ARTICLE
━━━━━━━━

Avec cet article, petite apparté destinée à ceux qui pointent les "incohérences" de Saez. En espérant que le parallèle entre les "petits journaux" de Baudelaire et les éphémères de Saez vous frappent suffisamment...
Baudelaire était un enfant de la presse. Il avait 15 ans en 1836, quand les premiers quotidiens de grand format et à grand tirage virent le jour, La Presse d'Émile de Girardin et Le Siècle d'Armand Dutacq. Sur quatre pages serrées, avec un roman-feuilleton au rez-de-chaussée de la première, ils déroulaient les nouvelles de Paris, du pays et de l'étranger, la chronique judiciaire, les faits divers, les cours de la Bourse, tandis que des publicités pour une loterie ou une pommade couvraient la dernière page. Ce fut une révolution technique et morale aussi brutale, aussi troublante que, depuis lors, l'avènement de la radio, de la télévision, etc.

━━━━━━━━

OBJECTIFS
[A] D'après l'article sur Baudelaire et la presse, que déroulaient les premiers quotidiens sur leurs quatre pages serrées ?
[B] Poursuivez l'article sur Baudelaire et la presse à partir de sa dernière phrase.
Le listing n'est utile pour aucune des consignes.

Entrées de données

━━━━━━━━

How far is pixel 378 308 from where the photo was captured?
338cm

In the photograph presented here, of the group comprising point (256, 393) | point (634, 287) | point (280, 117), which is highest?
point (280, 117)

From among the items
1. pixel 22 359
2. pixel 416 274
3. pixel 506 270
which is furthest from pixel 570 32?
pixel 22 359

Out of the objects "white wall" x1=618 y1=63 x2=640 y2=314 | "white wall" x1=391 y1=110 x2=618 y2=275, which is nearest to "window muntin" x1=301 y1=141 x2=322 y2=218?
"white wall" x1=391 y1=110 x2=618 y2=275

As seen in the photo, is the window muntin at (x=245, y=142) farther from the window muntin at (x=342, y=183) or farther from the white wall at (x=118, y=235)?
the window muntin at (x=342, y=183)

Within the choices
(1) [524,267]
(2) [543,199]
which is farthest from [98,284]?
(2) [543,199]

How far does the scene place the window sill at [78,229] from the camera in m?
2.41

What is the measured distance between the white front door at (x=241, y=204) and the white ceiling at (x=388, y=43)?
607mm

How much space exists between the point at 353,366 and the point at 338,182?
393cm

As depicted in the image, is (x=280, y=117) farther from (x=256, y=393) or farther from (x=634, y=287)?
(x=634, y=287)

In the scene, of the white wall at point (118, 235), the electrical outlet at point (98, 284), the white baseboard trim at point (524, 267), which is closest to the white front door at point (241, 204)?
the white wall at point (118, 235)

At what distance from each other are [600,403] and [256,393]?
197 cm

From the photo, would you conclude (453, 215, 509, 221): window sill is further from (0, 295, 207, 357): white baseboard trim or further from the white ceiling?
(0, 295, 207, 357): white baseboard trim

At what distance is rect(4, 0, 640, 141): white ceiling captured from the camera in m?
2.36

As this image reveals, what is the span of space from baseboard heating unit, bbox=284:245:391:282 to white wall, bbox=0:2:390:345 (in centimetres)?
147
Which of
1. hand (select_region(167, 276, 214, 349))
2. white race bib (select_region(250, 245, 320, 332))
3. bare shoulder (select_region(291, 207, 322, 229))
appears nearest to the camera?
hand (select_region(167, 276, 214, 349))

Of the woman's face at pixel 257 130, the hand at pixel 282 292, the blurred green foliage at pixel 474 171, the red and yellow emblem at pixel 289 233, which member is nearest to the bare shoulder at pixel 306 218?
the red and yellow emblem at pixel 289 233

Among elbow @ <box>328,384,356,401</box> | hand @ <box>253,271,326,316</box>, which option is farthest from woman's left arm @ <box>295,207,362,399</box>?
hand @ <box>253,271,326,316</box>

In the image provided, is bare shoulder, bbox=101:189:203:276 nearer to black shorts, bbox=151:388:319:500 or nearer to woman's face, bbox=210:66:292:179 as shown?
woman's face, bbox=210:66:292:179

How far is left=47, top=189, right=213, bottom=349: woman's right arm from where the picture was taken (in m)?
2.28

━━━━━━━━

RÉPONSES PAR CONSIGNE
[A] Les nouvelles de Paris, du pays et de l'étranger ; la chronique judiciaire ; les faits divers ; les cours de la Bourse.

[B]
Quelques années plus tard, ayant atteint l'âge adulte, Baudelaire songea sérieusement à se suicider. À ses amis qui lui demandaient pourquoi, il donnait comme explication la nouvelle presse quotidienne : "Les journaux à grand format me rendent la vie insupportable", leur répétait-il. Les gazettes, comme on disait, provoquaient en lui l'envie de fuir vers "un monde où elles n'ont pas encore fait leur apparition". Anywhere out of the world : là où il n'y aurait pas eu de journaux.
Comme si un jeune homme ou une jeune fille d'aujourd'hui parlait de se tuer à cause du monde numérique, Web 2.0, Facebook ou Twitter, l'équivalent contemporain des "journaux à grand format" pour Baudelaire, notre Presse et notre Siècle.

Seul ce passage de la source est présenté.